(begin)

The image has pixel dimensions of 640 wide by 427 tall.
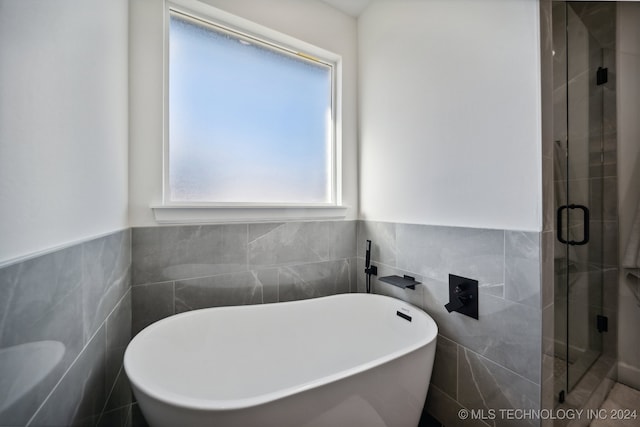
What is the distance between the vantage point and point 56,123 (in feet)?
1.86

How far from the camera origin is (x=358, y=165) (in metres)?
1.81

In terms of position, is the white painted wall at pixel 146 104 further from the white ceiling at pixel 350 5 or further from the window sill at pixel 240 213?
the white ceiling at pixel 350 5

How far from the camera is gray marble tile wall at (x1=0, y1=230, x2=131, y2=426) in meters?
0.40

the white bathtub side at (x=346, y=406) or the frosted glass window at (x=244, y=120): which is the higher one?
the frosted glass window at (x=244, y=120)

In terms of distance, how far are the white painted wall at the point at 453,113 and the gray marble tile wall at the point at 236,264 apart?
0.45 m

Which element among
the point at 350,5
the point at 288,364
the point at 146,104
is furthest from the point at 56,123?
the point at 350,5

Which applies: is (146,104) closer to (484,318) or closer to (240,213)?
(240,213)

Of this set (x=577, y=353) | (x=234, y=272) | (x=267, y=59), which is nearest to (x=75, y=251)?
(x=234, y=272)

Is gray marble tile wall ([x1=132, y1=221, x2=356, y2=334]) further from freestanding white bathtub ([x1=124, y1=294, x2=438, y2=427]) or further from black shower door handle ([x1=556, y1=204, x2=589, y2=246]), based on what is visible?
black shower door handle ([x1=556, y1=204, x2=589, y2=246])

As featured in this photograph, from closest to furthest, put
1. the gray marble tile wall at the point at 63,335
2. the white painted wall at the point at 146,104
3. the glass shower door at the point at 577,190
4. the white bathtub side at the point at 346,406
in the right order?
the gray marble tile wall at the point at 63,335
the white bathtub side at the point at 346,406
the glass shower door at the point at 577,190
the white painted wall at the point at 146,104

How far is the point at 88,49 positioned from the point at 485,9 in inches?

(end)

Directions: Output every entry exactly as given; pictures are not part of the copy.

Reply:
The image has pixel dimensions of 640 wide by 427 tall.
What is the distance between the vantage point and point 56,123 (in feet)?
1.86

How far from the camera origin is (x=358, y=165) (in metres)?
1.81

In terms of position, is the white painted wall at pixel 146 104 further from the white ceiling at pixel 350 5 or further from the window sill at pixel 240 213?
the white ceiling at pixel 350 5

How far from the camera is gray marble tile wall at (x1=0, y1=230, x2=131, y2=426) in meters?
0.40

the white bathtub side at (x=346, y=406) or the frosted glass window at (x=244, y=120): which is the higher one?
the frosted glass window at (x=244, y=120)

In terms of distance, how far are the white painted wall at the point at 453,113 and the gray marble tile wall at the point at 236,264 apart?
0.45 m

Which element among
the point at 350,5
the point at 288,364
the point at 146,104
is furthest from the point at 56,123?
the point at 350,5

Which applies: is (146,104) closer to (484,318) or closer to (240,213)?
(240,213)

Of this set (x=577, y=353) | (x=234, y=272) | (x=267, y=59), which is nearest to (x=75, y=251)?
(x=234, y=272)

Is gray marble tile wall ([x1=132, y1=221, x2=356, y2=334]) further from freestanding white bathtub ([x1=124, y1=294, x2=438, y2=427]) or further from black shower door handle ([x1=556, y1=204, x2=589, y2=246]), based on what is visible?
black shower door handle ([x1=556, y1=204, x2=589, y2=246])

As featured in this photograph, from closest to furthest, put
1. the gray marble tile wall at the point at 63,335
2. the white painted wall at the point at 146,104
3. the glass shower door at the point at 577,190
4. the white bathtub side at the point at 346,406
in the right order?
the gray marble tile wall at the point at 63,335
the white bathtub side at the point at 346,406
the glass shower door at the point at 577,190
the white painted wall at the point at 146,104

How far is the point at 88,49 positioned from the point at 485,9 in inches?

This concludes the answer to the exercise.